Church groups and a charity which ran children’s homes were among those who apologised as the first hearing of the Scottish child abuse inquiry took place.

The opening session in Edinburgh heard apologies from groups who said they "deplored that physical sexual abuses could occur".

They included Quarrier's, Daughters of Charity of St Vincent de Paul, Sisters of Nazareth, Good Shepherd Sisters, De La Salle Brothers and Christian Brothers.

More than 60 institutions, including several top private schools and church bodies, are being investigated.

Among those due to give evidence are Barnardo’s, Aberlour and the Church of Scotland’s social care arm, CrossReach.

The inquiry, which is being chaired by Lady Smith, is looking in detail at historical abuse of children in residential care.

The inquiry also has an important role to play in considering how we can best to prevent child abuse in the future - NSPCC

It is expected to report in late 2019 - four years after it was set up.

Lady Smith began the public hearings by acknowledging that many children in Scotland have been abused in residential care over the years.

She said: "They suffered some terrible treatment inflicted by those to whom their care was entrusted.

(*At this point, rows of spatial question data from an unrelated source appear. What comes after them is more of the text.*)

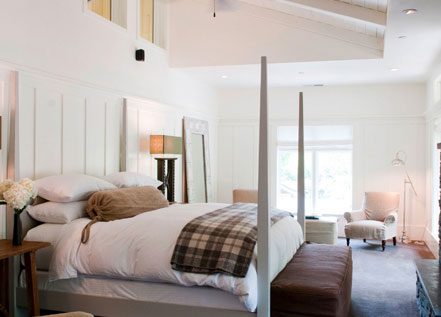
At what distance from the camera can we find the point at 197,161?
24.8 ft

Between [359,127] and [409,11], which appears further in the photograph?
[359,127]

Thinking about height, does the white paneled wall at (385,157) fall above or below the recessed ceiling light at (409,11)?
below

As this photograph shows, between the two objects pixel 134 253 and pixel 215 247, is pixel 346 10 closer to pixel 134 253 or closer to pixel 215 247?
pixel 215 247

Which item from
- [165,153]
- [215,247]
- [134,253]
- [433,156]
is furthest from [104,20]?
[433,156]

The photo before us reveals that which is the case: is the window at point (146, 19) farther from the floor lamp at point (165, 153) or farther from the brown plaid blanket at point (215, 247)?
the brown plaid blanket at point (215, 247)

That is a matter of grave concern.

"It is critically important that our community engages in facing up to the fact that children in care were wronged and failed in the past and to commit to seeing to it that children of today and of the future are safe.

"It's not easy to do that, for many it will be a painful process. But if we are to achieve real, substantial and lasting change for the better it has to be done."

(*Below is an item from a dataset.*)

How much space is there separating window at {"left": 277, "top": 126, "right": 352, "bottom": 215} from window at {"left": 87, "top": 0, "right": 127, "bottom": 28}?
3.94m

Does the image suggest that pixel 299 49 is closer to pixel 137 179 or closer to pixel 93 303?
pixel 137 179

John Scott QC, for the In Care Abuse Survivors group (Incas), said children had been "cruelly betrayed by those supposed to care for them".

He said the inquiry had come too late for those who have already died, but added: "It is not too late for at least some acknowledgement and accountability, not too late for some compensation, not too late for other survivors to come forward."

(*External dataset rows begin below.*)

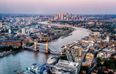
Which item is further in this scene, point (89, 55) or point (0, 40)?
point (0, 40)

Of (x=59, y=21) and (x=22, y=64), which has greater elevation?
(x=59, y=21)

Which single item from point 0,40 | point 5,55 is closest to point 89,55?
point 5,55

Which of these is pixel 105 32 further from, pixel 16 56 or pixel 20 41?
pixel 16 56

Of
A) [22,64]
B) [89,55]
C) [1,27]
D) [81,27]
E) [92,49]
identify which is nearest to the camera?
[22,64]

An NSPCC Scotland spokesperson said: "Victims of abuse in Scotland have waited too long to have their voices heard and we urge survivors to make contact with the inquiry to tell their story. We hope that the inquiry – when it reports – will succeed in addressing the full extent of any abuse that took place against vulnerable children in care.

“The inquiry also has an important role to play in considering how we can best to prevent child abuse in the future.”

Members of the public are welcome to attend the hearings although in some situations, the Chair may decide to hold hearings in private without the public present. There is no reserved seating in the public area and it is not necessary to notify the Inquiry of attendance in advance.

For those not able to attend hearings, a word-for-word transcript will be available for each hearing day on the inquiry website.